In year two of the pandemic I read 52 books and joined a book club. There’s a distinct theme to some of my favourite books this year, but first some other highlights.
Among contemporary novels, SL Lim’s Revenge, Nardi Simpson’s Song of the Crocodile and Adania Shibli’s Minor Detail all found new ways of tackling abuse, power and colonisation. I enjoyed the riddle and spirit of Susan Clarke’s labyrinthine Piranesi.
It was a great year for collections. I loved Winepress, Gabriela Mistral’s last collection of elemental poetry, translated by Ursula Le Guinn. Likewise Evelyn Araluen’s playful, potent collection Drop Bear that upends the tropes of Australiana. Liminal Magazine’s first anthology of fiction, Collisions, enchanted me with different, speculative visions of Australia from Indigenous writers and writers of colour.
In non-fiction I was outraged and inspired by Fourteen, Shannon Malloy’s harrowing memoir of growing up queer in regional Australia. Under The White Sky, Elizabeth Kolbert’s follow up to The Sixth Extinction, painted a very strange, terrifying and vaguely hilarious vision of our environmentally changed future.
As always, you can find all Certified Gay books here.
Without further ado, here are my favourite four books of the year.

Aim of the exercise:
Continue the post about a year of reading after its final sentence by presenting the four favorite books it announces.

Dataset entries
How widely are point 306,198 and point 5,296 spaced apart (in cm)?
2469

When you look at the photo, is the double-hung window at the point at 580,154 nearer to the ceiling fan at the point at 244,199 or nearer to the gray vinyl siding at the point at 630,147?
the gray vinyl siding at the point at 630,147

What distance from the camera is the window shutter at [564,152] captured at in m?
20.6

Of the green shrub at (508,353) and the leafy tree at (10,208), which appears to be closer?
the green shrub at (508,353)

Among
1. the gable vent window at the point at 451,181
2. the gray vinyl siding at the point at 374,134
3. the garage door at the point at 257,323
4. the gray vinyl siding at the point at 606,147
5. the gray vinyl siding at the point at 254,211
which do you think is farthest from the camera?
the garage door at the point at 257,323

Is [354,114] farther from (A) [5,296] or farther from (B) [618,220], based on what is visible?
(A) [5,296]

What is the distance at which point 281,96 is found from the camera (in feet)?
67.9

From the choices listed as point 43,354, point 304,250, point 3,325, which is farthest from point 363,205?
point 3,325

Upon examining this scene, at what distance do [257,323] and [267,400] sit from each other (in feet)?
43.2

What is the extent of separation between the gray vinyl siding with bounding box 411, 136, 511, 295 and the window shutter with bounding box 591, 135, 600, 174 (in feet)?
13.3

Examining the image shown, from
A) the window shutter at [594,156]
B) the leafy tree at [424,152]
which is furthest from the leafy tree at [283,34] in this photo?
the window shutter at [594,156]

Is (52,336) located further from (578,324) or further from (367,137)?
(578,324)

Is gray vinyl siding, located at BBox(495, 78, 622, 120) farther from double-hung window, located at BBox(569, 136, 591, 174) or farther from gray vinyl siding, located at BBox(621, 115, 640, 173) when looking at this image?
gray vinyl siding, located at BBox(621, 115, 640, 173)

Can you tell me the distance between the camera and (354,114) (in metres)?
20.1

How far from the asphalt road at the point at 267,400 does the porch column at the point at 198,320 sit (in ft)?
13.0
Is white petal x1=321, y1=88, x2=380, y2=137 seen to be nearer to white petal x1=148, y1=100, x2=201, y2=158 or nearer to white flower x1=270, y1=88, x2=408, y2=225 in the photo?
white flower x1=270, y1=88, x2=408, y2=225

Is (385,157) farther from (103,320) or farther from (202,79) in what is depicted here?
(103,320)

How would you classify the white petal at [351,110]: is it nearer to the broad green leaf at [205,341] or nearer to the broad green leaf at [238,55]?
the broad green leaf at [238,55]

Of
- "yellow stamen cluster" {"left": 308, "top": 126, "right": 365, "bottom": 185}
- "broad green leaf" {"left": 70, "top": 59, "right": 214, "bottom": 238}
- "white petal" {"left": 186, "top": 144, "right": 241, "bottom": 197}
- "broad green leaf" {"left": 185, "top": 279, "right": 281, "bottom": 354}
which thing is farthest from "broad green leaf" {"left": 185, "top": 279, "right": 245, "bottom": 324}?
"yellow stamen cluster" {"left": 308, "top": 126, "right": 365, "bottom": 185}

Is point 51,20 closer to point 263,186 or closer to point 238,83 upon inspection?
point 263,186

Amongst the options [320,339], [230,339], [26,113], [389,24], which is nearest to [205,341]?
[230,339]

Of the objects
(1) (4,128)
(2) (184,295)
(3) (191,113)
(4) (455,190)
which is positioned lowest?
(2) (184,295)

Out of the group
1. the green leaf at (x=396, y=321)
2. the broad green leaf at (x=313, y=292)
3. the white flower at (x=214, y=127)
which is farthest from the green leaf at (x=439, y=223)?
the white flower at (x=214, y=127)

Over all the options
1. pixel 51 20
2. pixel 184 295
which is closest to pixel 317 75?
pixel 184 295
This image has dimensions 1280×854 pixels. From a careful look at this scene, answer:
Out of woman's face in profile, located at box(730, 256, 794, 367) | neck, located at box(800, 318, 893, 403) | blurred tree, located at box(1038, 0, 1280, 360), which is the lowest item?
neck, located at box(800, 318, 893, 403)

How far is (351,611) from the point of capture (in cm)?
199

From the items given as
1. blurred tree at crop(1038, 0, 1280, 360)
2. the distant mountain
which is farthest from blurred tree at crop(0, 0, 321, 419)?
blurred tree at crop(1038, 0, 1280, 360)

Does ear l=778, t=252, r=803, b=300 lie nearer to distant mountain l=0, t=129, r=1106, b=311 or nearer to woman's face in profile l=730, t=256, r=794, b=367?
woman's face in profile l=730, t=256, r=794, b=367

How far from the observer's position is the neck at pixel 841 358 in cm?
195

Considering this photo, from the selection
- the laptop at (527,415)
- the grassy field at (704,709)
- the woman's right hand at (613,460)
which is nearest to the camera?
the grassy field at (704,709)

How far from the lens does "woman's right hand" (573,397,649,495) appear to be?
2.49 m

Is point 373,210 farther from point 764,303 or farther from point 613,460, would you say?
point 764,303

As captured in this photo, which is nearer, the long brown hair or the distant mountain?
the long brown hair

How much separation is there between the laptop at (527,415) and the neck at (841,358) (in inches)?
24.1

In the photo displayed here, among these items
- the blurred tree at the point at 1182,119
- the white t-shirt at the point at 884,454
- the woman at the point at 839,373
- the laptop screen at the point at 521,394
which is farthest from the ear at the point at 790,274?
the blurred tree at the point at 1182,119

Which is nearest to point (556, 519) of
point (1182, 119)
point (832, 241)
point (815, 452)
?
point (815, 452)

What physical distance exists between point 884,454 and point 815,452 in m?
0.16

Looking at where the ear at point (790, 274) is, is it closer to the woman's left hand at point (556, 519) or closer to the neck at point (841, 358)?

Response to the exercise:
Detransition, Baby by Torrey Peters – Everything I want in a novel – smart, hilarious, sexy. That it also upends comfortable notions of sexuality and gender is a bonus.
The Wild Iris by Louise Glück – Glück imagines a three-way conversation between herself, god and her garden plants. There’s lots of insight here, but it’s the voice of those plants – by turns acerbic the pitying – that really thrills.
Vesper Flights by Helen MacDonald – MacDonald traipses lands familiar and strange in her ongoing investigation of our relationship to nature. On a sentence level I’ve read few things that induce such wonder.
Light by Eva Figes – Eva Figes set out to recreate a single day in the life of the Monet family in Giverny in this novella. But it becomes so much more. Funny how a day can become a lifetime, a garden a whole world.